Given that the definitional context of article 2 (4) cannot be used for a classification of state-to-state cyber attacks, the current analysis will proceed to trying on the suit of ‘aggression’. Can a cyber attack be considered as the fourthinternational crime within the jurisdiction of the International Criminal Court, raising individual criminal responsibility for a head-of-state, provided that the required nexus with the hacker –or group of hackers- is established?Until recently, the relative literature on the topic tried to equate cyber attacks with acts of aggression using as a start-point the Consensus Definition of Aggression, adopted by the UN General Assembly in Resolution 3314 (XXIX) in 1974.
However, the Assembly of State Parties of the ICC in the recent Review Conference of the Rome Statute in Kampala, Uganda, finally adopted the following definition of aggression, reproducing almost verbatim the abovementioned UNGA definition.
Resolution RC/Res.6, Article 8 bis, Crime of aggression:
For the purpose of this Statute, “crime of aggression” means the planning, preparation, initiation or execution, by a person in a position effectively to exercise control over or to direct the political or military action of a State, of an act of aggression which, by its character, gravity and scale, constitutes a manifest violation of the Charter of the United Nations.
For the purpose of paragraph 1, “act of aggression” means the use of armed force by a State against the sovereignty, territorial integrity or political independence of another State, or in any other manner inconsistent with the Charter of the United Nations. Any of the following acts, regardless of a declaration of war, shall, in accordance with United Nations General Assembly resolution 3314 (XXIX) of 14 December 1974, qualify as an act of aggression:
a) The invasion or attack by the armed forces of a State of the territory of another State, or any military occupation, however temporary, resulting from such invasion or attack, or any annexation by the use of force of the territory of another State or part thereof;
b) Bombardment by the armed forces of a State against the territory of another State or the use of any weapons by a State against the territory of another State;
c) The blockade of the ports or coasts of a State by the armed forces of another State;
d) An attack by the armed forces of a State on the land, sea or air forces, or marine and air fleets of another State;
e) The use of armed forces of one State which are within the territory of another State with the agreement of the receiving State, in contravention of the conditions provided for in the agreement or any extension of their presence in such territory beyond the termination of the agreement;
f) The action of a State in allowing its territory, which it has placed at the disposal of another State, to be used by that other State for perpetrating an act of aggression against a third State;
g) The sending by or on behalf of a State of armed bands, groups, irregulars or mercenaries, which carry out acts of armed force against another State of such gravity as to amount to the acts listed above, or its substantial involvement therein.
At this point, it has to be mentioned that this essay will not deal with the established –particularly stringent– criteria for the exercise of jurisdiction by the Court and the –significantly diminished and subject to UNSC determination– powers of the Prosecutor.
In the effort to subsume the cyber attacks under the newly-defined crime of aggression, one stumbles upon the phrase ‘armed force’. Are the cyber warfare to be considered ‘arms’ according to the traditional meaning?
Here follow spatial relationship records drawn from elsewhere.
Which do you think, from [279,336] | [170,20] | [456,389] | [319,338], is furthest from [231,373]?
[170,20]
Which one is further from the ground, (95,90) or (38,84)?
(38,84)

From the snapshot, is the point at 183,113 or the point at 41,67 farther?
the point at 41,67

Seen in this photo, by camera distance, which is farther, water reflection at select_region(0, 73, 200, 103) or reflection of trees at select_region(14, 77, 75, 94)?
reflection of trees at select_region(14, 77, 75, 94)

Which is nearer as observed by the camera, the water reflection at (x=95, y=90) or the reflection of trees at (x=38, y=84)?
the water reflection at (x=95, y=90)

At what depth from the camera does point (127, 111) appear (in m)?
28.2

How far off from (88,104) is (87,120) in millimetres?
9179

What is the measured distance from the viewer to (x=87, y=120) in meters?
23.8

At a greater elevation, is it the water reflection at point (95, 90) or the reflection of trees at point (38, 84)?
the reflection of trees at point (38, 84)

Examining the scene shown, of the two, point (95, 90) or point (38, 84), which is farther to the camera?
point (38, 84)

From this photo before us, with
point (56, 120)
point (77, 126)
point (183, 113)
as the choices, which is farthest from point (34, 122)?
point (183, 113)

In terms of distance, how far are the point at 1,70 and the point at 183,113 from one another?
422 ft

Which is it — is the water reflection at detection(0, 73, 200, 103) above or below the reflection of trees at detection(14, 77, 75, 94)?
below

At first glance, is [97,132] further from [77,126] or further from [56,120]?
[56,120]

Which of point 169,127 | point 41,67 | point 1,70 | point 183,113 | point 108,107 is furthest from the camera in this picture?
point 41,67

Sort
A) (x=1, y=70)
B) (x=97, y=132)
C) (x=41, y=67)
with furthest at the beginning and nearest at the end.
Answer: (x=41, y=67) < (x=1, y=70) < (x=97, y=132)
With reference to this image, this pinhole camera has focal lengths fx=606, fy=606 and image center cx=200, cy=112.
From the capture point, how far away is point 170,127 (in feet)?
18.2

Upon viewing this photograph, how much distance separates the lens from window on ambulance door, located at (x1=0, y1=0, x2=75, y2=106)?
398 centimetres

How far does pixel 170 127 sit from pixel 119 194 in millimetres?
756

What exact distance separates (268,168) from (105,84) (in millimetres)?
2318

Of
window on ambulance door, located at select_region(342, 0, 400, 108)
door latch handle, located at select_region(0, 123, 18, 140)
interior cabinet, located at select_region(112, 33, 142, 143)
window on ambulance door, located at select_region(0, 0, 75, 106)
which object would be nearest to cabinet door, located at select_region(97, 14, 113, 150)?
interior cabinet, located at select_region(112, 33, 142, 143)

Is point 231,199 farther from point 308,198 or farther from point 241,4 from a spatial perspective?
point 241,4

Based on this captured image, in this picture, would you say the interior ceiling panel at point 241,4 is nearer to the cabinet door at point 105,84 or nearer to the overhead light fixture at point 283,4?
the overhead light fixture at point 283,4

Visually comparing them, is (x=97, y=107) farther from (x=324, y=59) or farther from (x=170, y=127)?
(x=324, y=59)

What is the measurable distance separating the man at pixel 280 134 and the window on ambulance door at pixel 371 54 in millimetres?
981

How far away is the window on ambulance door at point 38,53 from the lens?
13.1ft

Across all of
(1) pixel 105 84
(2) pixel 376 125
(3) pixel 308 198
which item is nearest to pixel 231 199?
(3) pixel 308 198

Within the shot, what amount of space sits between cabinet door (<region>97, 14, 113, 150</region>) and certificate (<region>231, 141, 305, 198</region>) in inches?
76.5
International law does not offer a concrete definition of arms. Oxford Dictionary defines arms as ‘weapons’, which in turn are defined as ‘instruments or tools designed or used for inflicting bodily harm or physical damage’. Thus, cyber warfare definitely falls within the scope of this definition.
A further argument in favour of this is stems from the Advisory Opinion on the Legality of the Threat or Use of Nuclear Weapons by the International Court of Justice, in ruling that ‘he Charter neither expressly prohibits, nor permits, the use of any specific weapon, including nuclear weapons’.
Similarly, in a further analysis of the abovementioned enumeration of the acts that amount to acts of aggression, the phrase ‘armed forces’ constitutes an obstacle to the classification of cyber attacks as acts of aggression. Even if a research is conducted within the jus in bello international instruments, the results are limited.
The Additional Protocol I of the 1949 Geneva Conventions provides in article 43 that ‘he armed forces of a Party to a conflict consist of all organized armed forces, groups and units which are under a command responsible to that Party for the conduct or its subordinates’; a tautology which –obviously– is not particularly clarifying.
However, if one turns to states’ practice on a global level, it will be evident that cyber forces are beginning to constitute a separate branch of every technologically advanced state’s army. This matter is discussed further in the Current States’ Practice section of this paper.
Thus, if taken for granted that a cyber force can constitute part of a state’s armed forces, it is very easy for cyber attacks to fall within the legal scope of acts (a), (b), (c), (d) and (e) of aggression as enumerated above. As for (g), cyber attacks are perpetrated by hackers, who can be considered as ‘mercenaries’, assuming that a state hires them to wage targeted cyber attacks. The attribution of their actions to the perpetrator-state will be discussed infra.
Consequently, cyber warfare operations can potentially fit the definition of the crime of aggression as provided in article 8 bis.